The Investors Who Had To Pay Back Billions In Ill-Gotten Gains From Bernie Madoff’s Ponzi…


Infamous fraudster Bernie Madoff died in federal prison on Wednesday at age 82. His massive Ponzi scheme defrauded investors of an estimated $17.5 billion, racking up huge losses for banks, pension funds and individuals who invested in his Bernard L. Madoff Investment Securities.

Not everyone simply lost money, however. A number of early investors and financial firms cashed out of Madoff’s funds over the years before the house of cards collapsed—allowing them to walk away with billions of dollars that Madoff claimed were their investment profits, but which were actually just newer investors’ deposits.
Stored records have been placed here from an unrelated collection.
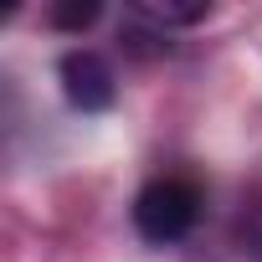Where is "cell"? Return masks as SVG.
<instances>
[{
  "instance_id": "6da1fadb",
  "label": "cell",
  "mask_w": 262,
  "mask_h": 262,
  "mask_svg": "<svg viewBox=\"0 0 262 262\" xmlns=\"http://www.w3.org/2000/svg\"><path fill=\"white\" fill-rule=\"evenodd\" d=\"M201 221V190L180 175H160L139 190L134 201V226L144 242L155 247H170V242H185Z\"/></svg>"
},
{
  "instance_id": "7a4b0ae2",
  "label": "cell",
  "mask_w": 262,
  "mask_h": 262,
  "mask_svg": "<svg viewBox=\"0 0 262 262\" xmlns=\"http://www.w3.org/2000/svg\"><path fill=\"white\" fill-rule=\"evenodd\" d=\"M57 77H62V98H67L77 113H103V108H113V98H118L113 67H108L98 52H67V57L57 62Z\"/></svg>"
},
{
  "instance_id": "3957f363",
  "label": "cell",
  "mask_w": 262,
  "mask_h": 262,
  "mask_svg": "<svg viewBox=\"0 0 262 262\" xmlns=\"http://www.w3.org/2000/svg\"><path fill=\"white\" fill-rule=\"evenodd\" d=\"M134 11L144 21H155V26H195V21L211 16L206 0H195V6H175V0H134Z\"/></svg>"
},
{
  "instance_id": "277c9868",
  "label": "cell",
  "mask_w": 262,
  "mask_h": 262,
  "mask_svg": "<svg viewBox=\"0 0 262 262\" xmlns=\"http://www.w3.org/2000/svg\"><path fill=\"white\" fill-rule=\"evenodd\" d=\"M98 16H103L98 0H72V6H57V11H52V26H62V31H88Z\"/></svg>"
}]
</instances>
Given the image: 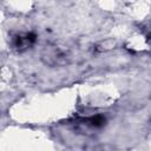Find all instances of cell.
<instances>
[{"label": "cell", "mask_w": 151, "mask_h": 151, "mask_svg": "<svg viewBox=\"0 0 151 151\" xmlns=\"http://www.w3.org/2000/svg\"><path fill=\"white\" fill-rule=\"evenodd\" d=\"M34 41H35V35L33 33H25L15 37L13 45L18 51H25L29 46H32Z\"/></svg>", "instance_id": "obj_1"}]
</instances>
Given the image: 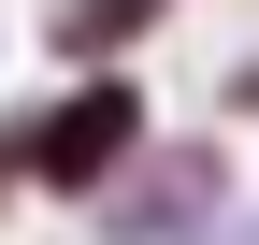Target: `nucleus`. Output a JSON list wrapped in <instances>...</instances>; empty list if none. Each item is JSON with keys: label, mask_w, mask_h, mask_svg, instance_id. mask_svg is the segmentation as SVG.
Returning <instances> with one entry per match:
<instances>
[{"label": "nucleus", "mask_w": 259, "mask_h": 245, "mask_svg": "<svg viewBox=\"0 0 259 245\" xmlns=\"http://www.w3.org/2000/svg\"><path fill=\"white\" fill-rule=\"evenodd\" d=\"M115 144H130V87H87V101H58V115H44V173H58V188H87Z\"/></svg>", "instance_id": "f257e3e1"}, {"label": "nucleus", "mask_w": 259, "mask_h": 245, "mask_svg": "<svg viewBox=\"0 0 259 245\" xmlns=\"http://www.w3.org/2000/svg\"><path fill=\"white\" fill-rule=\"evenodd\" d=\"M202 202H216V159H187V173H158V188H144V217H130L115 245H202Z\"/></svg>", "instance_id": "f03ea898"}, {"label": "nucleus", "mask_w": 259, "mask_h": 245, "mask_svg": "<svg viewBox=\"0 0 259 245\" xmlns=\"http://www.w3.org/2000/svg\"><path fill=\"white\" fill-rule=\"evenodd\" d=\"M130 29H158V0H58V44H130Z\"/></svg>", "instance_id": "7ed1b4c3"}]
</instances>
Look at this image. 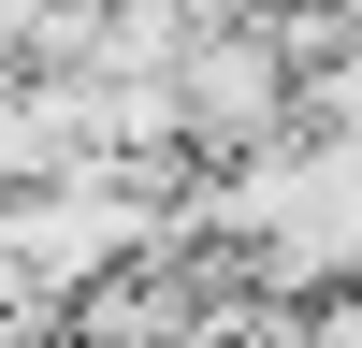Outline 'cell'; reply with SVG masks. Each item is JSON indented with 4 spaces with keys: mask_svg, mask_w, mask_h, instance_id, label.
<instances>
[{
    "mask_svg": "<svg viewBox=\"0 0 362 348\" xmlns=\"http://www.w3.org/2000/svg\"><path fill=\"white\" fill-rule=\"evenodd\" d=\"M305 131V58L276 15H203L174 58V145L189 160H261V145Z\"/></svg>",
    "mask_w": 362,
    "mask_h": 348,
    "instance_id": "obj_1",
    "label": "cell"
},
{
    "mask_svg": "<svg viewBox=\"0 0 362 348\" xmlns=\"http://www.w3.org/2000/svg\"><path fill=\"white\" fill-rule=\"evenodd\" d=\"M305 348H362V276H334V290H305Z\"/></svg>",
    "mask_w": 362,
    "mask_h": 348,
    "instance_id": "obj_2",
    "label": "cell"
}]
</instances>
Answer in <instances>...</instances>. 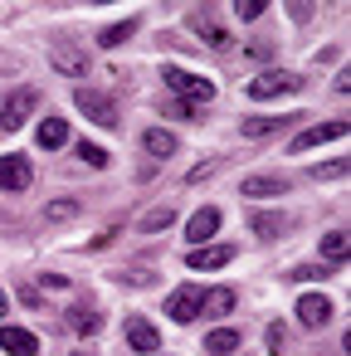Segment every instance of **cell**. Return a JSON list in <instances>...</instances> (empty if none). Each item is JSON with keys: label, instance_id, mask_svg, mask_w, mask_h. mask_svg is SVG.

Since the bottom fell out of Madoff’s scheme in 2008, trustees have been scouring the globe to find and return money to the victims of the great swindle. So far Irving Picard, an attorney who is overseeing the liquidation of Madoff’s firm, has clawed back more than $14.4 billion in recoveries and settlement agreements.
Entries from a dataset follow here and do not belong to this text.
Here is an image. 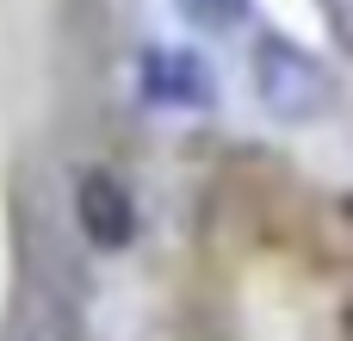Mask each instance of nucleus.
Listing matches in <instances>:
<instances>
[{
  "instance_id": "f257e3e1",
  "label": "nucleus",
  "mask_w": 353,
  "mask_h": 341,
  "mask_svg": "<svg viewBox=\"0 0 353 341\" xmlns=\"http://www.w3.org/2000/svg\"><path fill=\"white\" fill-rule=\"evenodd\" d=\"M248 81H254L261 106H267L279 124H316V118H329V112L341 106L335 68H329L316 50L279 37V31L254 37V50H248Z\"/></svg>"
},
{
  "instance_id": "f03ea898",
  "label": "nucleus",
  "mask_w": 353,
  "mask_h": 341,
  "mask_svg": "<svg viewBox=\"0 0 353 341\" xmlns=\"http://www.w3.org/2000/svg\"><path fill=\"white\" fill-rule=\"evenodd\" d=\"M74 224H81V236H87L93 249H105V255L130 249V236H137V199H130V186H124L112 168H87V174L74 180Z\"/></svg>"
},
{
  "instance_id": "7ed1b4c3",
  "label": "nucleus",
  "mask_w": 353,
  "mask_h": 341,
  "mask_svg": "<svg viewBox=\"0 0 353 341\" xmlns=\"http://www.w3.org/2000/svg\"><path fill=\"white\" fill-rule=\"evenodd\" d=\"M137 81L149 106H211L217 99V81L192 50H143Z\"/></svg>"
},
{
  "instance_id": "20e7f679",
  "label": "nucleus",
  "mask_w": 353,
  "mask_h": 341,
  "mask_svg": "<svg viewBox=\"0 0 353 341\" xmlns=\"http://www.w3.org/2000/svg\"><path fill=\"white\" fill-rule=\"evenodd\" d=\"M174 6L192 31H230V25L248 19V0H174Z\"/></svg>"
},
{
  "instance_id": "39448f33",
  "label": "nucleus",
  "mask_w": 353,
  "mask_h": 341,
  "mask_svg": "<svg viewBox=\"0 0 353 341\" xmlns=\"http://www.w3.org/2000/svg\"><path fill=\"white\" fill-rule=\"evenodd\" d=\"M323 12H329V31H335V43H347V0H323Z\"/></svg>"
}]
</instances>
“The pain experienced by the victims of Mr. Madoff’s fraud is not diminished by his death, nor is our work on behalf of his victims finished,” Picard said in a statement on Wednesday. “My legal team and I are committed to continuing to identify and recover Mr. Madoff’s stolen funds and return them to their rightful owners.”

Here are some of the Madoff investors who were forced to give the most money back to compensate victims of Bernie Madoff’s ponzi scheme:

1. Jeffry Picower

Amount returned: $7.2 billion

The single biggest beneficiary of the Madoff scheme, Picower—an investor and philanthropist—netted $7.2 billion from withdrawals of funds from Bernard L. Madoff Investment Securities. He died in 2009, in what was ruled an accidental drowning, amid speculation that he knew the firm was a ponzi scheme. (Picower denied the claims, though Madoff later said he believed Picower must have known.) In 2010, Barbara Picower, Jeffry’s widow, agreed to hand the $7.2 billion over to the U.S. government—its largest forfeiture in history—to help repay Madoff victims. “Barbara Picower has done the right thing,” Preet Bharara, then U.S. Attorney for the Southern District of New York, said at the time.

2. Tremont Group

Amount returned: $1.025 billion

The Rye, New York-based company was one of Madoff’s largest “feeder” funds—which invested their clients’ money in Madoff’s firm. Picard sued Tremont in 2010 in an effort to claw back “fictitious profits, preferential payments and fraudulent transfers” received from Madoff’s firm, alleging that Tremont did not conduct adequate due diligence about Madoff’s operations. “Tremont blindly relied upon Madoff to drive the funds’ returns and, more importantly, Tremont’s profits,” Picard said at the time. (The company told Forbes in 2008 that it had “exercised appropriate due diliegence” but was victimized by a scheme “designed to deceive individuals and organizations, managers and analysts–including some of the largest, sophisticated financial institutions in the world.”  In 2011, Tremont agreed to pay $1.025 billion to Madoff victims.

3. The Kingate funds

Amount returned: $860 million

Another set of “feeder” funds that steered client money into Madoff’s coffers, the Kingate Funds invested some $1.7 billion with Bernie Madoff over a 14-year period before his arrest. The funds went into liquidation in the British Virgin Islands after Madoff was revealed to be a fraud. In 2019, Kingate agreed to return $860 million to Madoff victims, about 93% of the $926.4 million the firm withdrew from their accounts at Madoff’s firm.

4. Thema International Fund

Amount returned: $687 million

The Irish “feeder” fund invested virtually all of its clients’ money in Madoff’s funds, starting in the 1990s. In 2017, Thema agreed to return $687 million to Madoff victims—which represented 100% of the money it had pulled out of Bernard L. Madoff Investment Securities in the six years before the fraud was revealed, plus about 20% of the money it had pulled out in the years before that.

5. Carl Shapiro & family

Amount returned: $675 million

One of Madoff’s oldest friends and earliest investors, Shapiro—a wealthy Boston investor and philanthropist who died in March 2021—pumped money into Madoff’s funds in his own name, as well as via family trusts, limited liability companies, partnerships and other corporate entities. His son-in-law, Robert Jaffe, worked for Cohmad Securities, essentially Madoff’s marketing operation. In 2010, Shapiro and his family agreed to pay a total of $675 million to the government, including $38 million repaid by Jaffe, to be returned to Madoff victims.